New discoveries of natural resources in several African countries raise an important question: will these windfalls be a blessing that brings prosperity and hope, or a political and economic curse, as has been the case in so many countries?
On average, resource-rich countries have done even more poorly than countries without resources. They have grown more slowly, and with greater inequality - just the opposite of what one would expect. After all, taxing natural resources at high rates will not cause them to disappear, which means that countries whose major source of revenue is natural resources can use them to finance education, health care, development and redistribution.
A large literature in economics and political science has developed to explain this "resource curse". Three of the curse's economic ingredients are well known:
- Resource-rich countries tend to have strong currencies, which impede other exports;
- Because resource extraction often entails little job creation, unemployment rises;
- Volatile resource prices cause growth to be unstable.
Moreover, resource-rich countries often do not pursue sustainable growth strategies. They fail to recognise that if they do not reinvest their resource wealth into productive investments above ground, they are actually becoming poorer.
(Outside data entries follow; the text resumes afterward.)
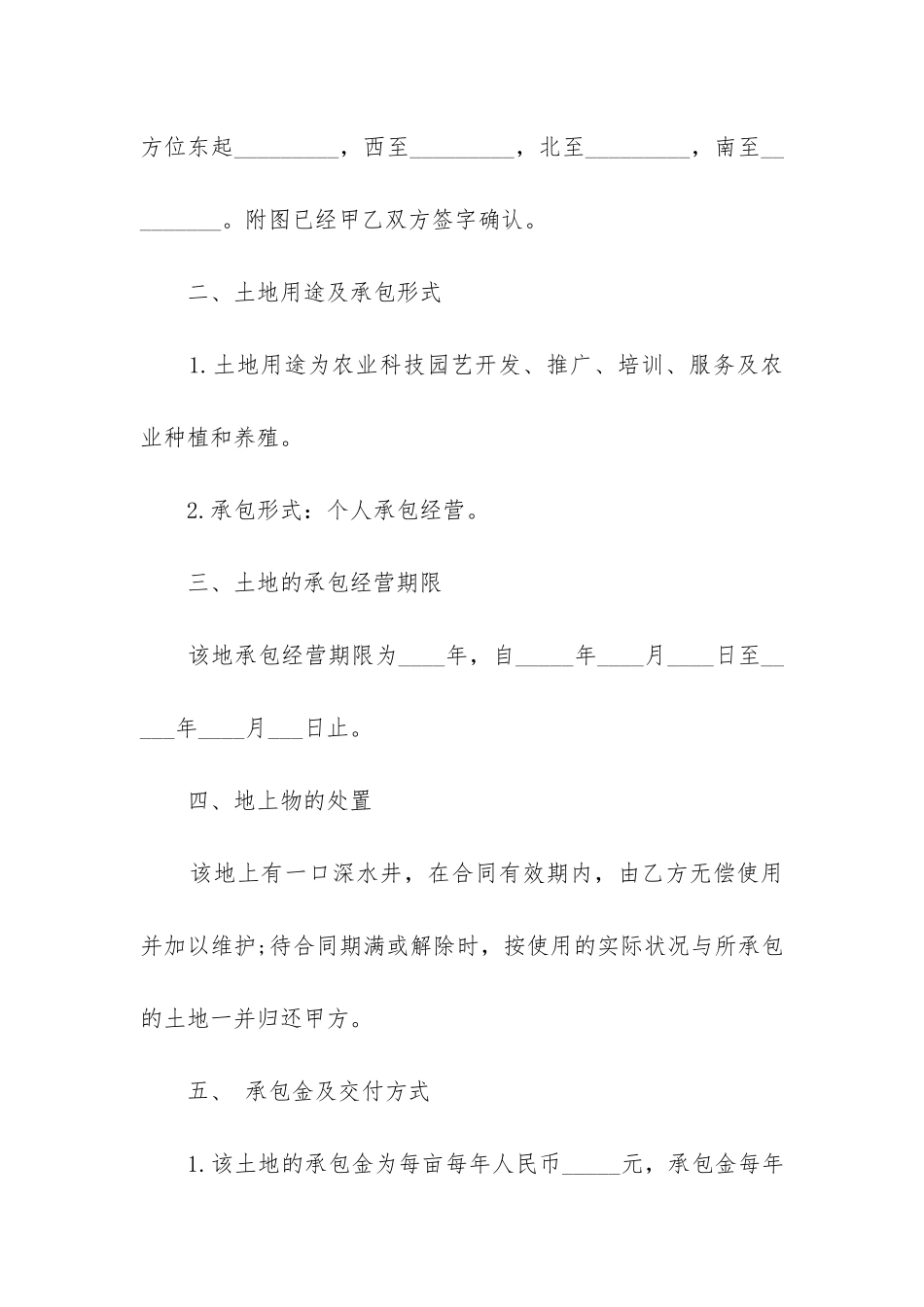 最新农村土地承包合同_第2页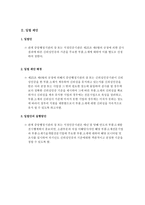 부품소재 전문 기업 등의 육성에 관한 특별 조치법 제조 경영자를 위한 법률 환경의 이해-3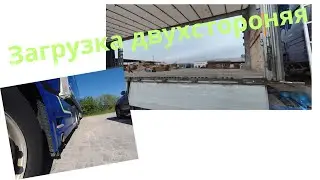 Двухстороняя загрузка.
Political dysfunction exacerbates the problem.
There are antidotes: a low exchange rate, a stabilisation fund, careful investment of resource revenues, a ban on borrowing, and transparency. But there is a growing consensus that these measures are insufficient. Newly enriched countries need to take several more steps to increase the likelihood of a "resource blessing".
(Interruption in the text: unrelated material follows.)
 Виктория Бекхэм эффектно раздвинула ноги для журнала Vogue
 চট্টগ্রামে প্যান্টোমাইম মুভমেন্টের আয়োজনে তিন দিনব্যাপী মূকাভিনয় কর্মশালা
First, they must do more to ensure their citizens get the full value of the resources. There is an unavoidable conflict of interest between (usually foreign) natural-resource companies and host countries: the former want to minimise what they pay, while the latter need to maximise it. Well designed, competitive, transparent auctions can generate much more revenue than sweetheart deals. Contracts, too, should be transparent, and should ensure that, if prices soar, the windfall gain does not go only to the company.
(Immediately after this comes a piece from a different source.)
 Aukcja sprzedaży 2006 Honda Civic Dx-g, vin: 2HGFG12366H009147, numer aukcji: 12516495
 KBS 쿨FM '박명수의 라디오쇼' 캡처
Unfortunately, many countries have already signed bad contracts that give a disproportionate share of the resources' value to foreign companies. But there is an answer: renegotiate; if that is impossible, impose a windfall-profit tax.
All over the world, countries have done this. Of course, natural-resource companies will push back, and threaten to leave. But the outcome is typically otherwise.
Equally important, the money gained through natural resources must be used to promote real development. This requires exploring all possible linkages: training local workers, developing small and medium-sized enterprises to provide inputs for mining operations and oil and gas companies, domestic processing, and integrating the natural resources into the economic structure. Of course, today, these countries may not have a comparative advantage in these activities, and some will argue they should stick to their strengths. From this perspective, their comparative advantage is having other countries exploit their resources.
That is wrong. What matters is dynamic comparative advantage, or comparative advantage in the long run, which can be shaped. Forty years ago, South Korea had a comparative advantage in growing rice. Had it stuck to that strength, it would not be the industrial giant it is today. It might be the world's most efficient rice grower, but it would still be poor.
Companies will tell Ghana, Uganda, Tanzania and Mozambique to act quickly, but there is good reason for them to move more deliberately. The resources will not disappear, and commodity prices have been rising. In the meantime, these countries can put in place the institutions, policies and laws needed to ensure the resources benefit all their citizens. Resources should be a blessing, not a curse. They can be, but it will not happen on its own. And it will not happen easily.